Biography & Projects

My training was originally in history – particularly economic and financial history, history of science, and global history. My Ph.D. was completed at Princeton University in 2016. The dissertation, entitled Liberalism in Numbers Only: Science, Politics and State Power in Postwar Global Fisheries Management examines the move across the world to administration of fisheries through individually tradable quotas, examining how and why states created markets for fishing quotas out of whole cloth.

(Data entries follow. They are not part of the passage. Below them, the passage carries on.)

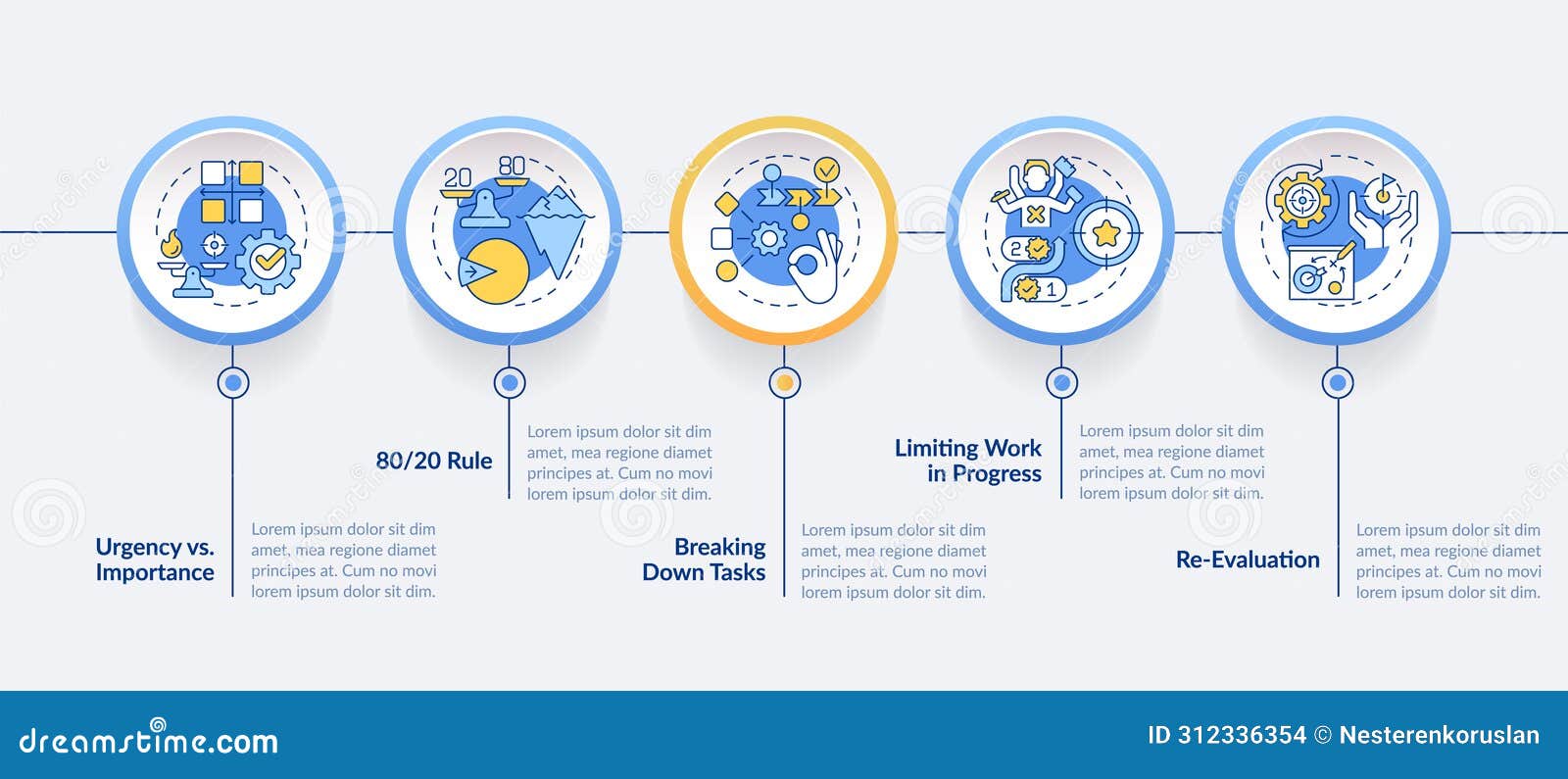 20 80

2 1

Urgency vs. Importance

Lorem ipsum dolor sit dim amet, mea regione diamet principes at. Cum no movi lorem ipsum dolor sit dim.

80/20 Rule

Lorem ipsum dolor sit dim amet, mea regione diamet principes at. Cum no movi lorem ipsum dolor sit dim.

Breaking Down Tasks

Lorem ipsum dolor sit dim amet, mea regione diamet principes at. Cum no movi lorem ipsum dolor sit dim.

Limiting Work in Progress

Lorem ipsum dolor sit dim amet, mea regione diamet principes at. Cum no movi lorem ipsum dolor sit dim.

Re-Evaluation

Lorem ipsum dolor sit dim amet, mea regione diamet principes at. Cum no movi lorem ipsum dolor sit dim.

dreamstime.com

ID 312336354 © Nesterenkoruslan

The dissertation takes the Soviet Union/Russian Federation, Norway, and Peru as case studies and includes extended discussions of North American postwar fisheries economics, as well.

Since the Ph.D. I have been a postdoctoral fellow first at the Max Planck Institute for Study of Society in Cologne, Germany and now at CET within the University of Bergen, meaning I have been embedded in highly interdisciplinary environments over the past three years. Thus, the work I do tends toward the social sciences, especially political economy and economic geography, with significant interest in ecological economics and economic sociology, as well. History being a broad tent, I consider myself an economic historian focusing on contemporary history or history of the present, what in German one calls Zeitgeschichte. This focus resulted in work on political economies of electricity from the 1980s to the present, particularly in Germany where I have done work on large German electrical utilities in the energy transition.

I am currently working on two larger projects – one a global history of carbon emissions (on which I also teach a class) and another on the history of financial crises in the 1990s and transformation in global finance in the first decade after the end of the Cold War.

I am also interested in computational text analysis and ways of employing Natural Language Processes (NLP) methods and machine learning algorithms for analyzing document and corpus similarities, topics, clusters and network analyses within and between documents. I have an abiding interest in how quantitative methods can be brought (back) into the historian’s toolkit in a way that complements and enhances historical research and training.